WHAT IS REQUIRED:
The expected answer holds every line from the first line of the data below through the line containing "Torta rustica con ricotta e asparagi", exactly as written, and no other line.

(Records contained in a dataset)
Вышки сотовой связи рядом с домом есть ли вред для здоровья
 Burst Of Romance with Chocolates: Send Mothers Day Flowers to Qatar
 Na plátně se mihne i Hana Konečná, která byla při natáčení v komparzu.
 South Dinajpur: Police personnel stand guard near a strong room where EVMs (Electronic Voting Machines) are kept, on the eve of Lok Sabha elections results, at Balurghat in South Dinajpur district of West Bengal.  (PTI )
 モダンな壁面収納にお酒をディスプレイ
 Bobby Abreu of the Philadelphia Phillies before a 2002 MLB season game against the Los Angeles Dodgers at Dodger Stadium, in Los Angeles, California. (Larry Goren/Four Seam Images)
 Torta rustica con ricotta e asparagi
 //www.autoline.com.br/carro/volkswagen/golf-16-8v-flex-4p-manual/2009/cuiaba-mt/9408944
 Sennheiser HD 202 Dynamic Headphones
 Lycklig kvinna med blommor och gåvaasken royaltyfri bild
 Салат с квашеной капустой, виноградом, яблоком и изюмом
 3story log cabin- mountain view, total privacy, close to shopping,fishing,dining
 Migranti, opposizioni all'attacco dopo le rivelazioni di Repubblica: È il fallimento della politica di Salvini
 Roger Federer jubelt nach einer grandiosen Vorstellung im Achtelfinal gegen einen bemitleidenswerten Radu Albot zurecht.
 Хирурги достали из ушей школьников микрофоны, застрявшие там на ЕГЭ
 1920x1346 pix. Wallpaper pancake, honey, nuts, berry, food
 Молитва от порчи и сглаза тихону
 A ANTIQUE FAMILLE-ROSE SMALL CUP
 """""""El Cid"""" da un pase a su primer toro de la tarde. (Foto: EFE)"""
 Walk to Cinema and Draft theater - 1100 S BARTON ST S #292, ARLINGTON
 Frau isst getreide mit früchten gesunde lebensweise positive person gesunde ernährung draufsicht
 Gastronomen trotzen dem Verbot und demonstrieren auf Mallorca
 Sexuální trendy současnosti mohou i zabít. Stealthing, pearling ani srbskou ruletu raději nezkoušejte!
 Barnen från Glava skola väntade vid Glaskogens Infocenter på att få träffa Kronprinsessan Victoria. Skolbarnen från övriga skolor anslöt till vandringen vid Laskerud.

EXERCISE OUTPUT:
Вышки сотовой связи рядом с домом есть ли вред для здоровья
 Burst Of Romance with Chocolates: Send Mothers Day Flowers to Qatar
 Na plátně se mihne i Hana Konečná, která byla při natáčení v komparzu.
 South Dinajpur: Police personnel stand guard near a strong room where EVMs (Electronic Voting Machines) are kept, on the eve of Lok Sabha elections results, at Balurghat in South Dinajpur district of West Bengal.  (PTI )
 モダンな壁面収納にお酒をディスプレイ
 Bobby Abreu of the Philadelphia Phillies before a 2002 MLB season game against the Los Angeles Dodgers at Dodger Stadium, in Los Angeles, California. (Larry Goren/Four Seam Images)
 Torta rustica con ricotta e asparagi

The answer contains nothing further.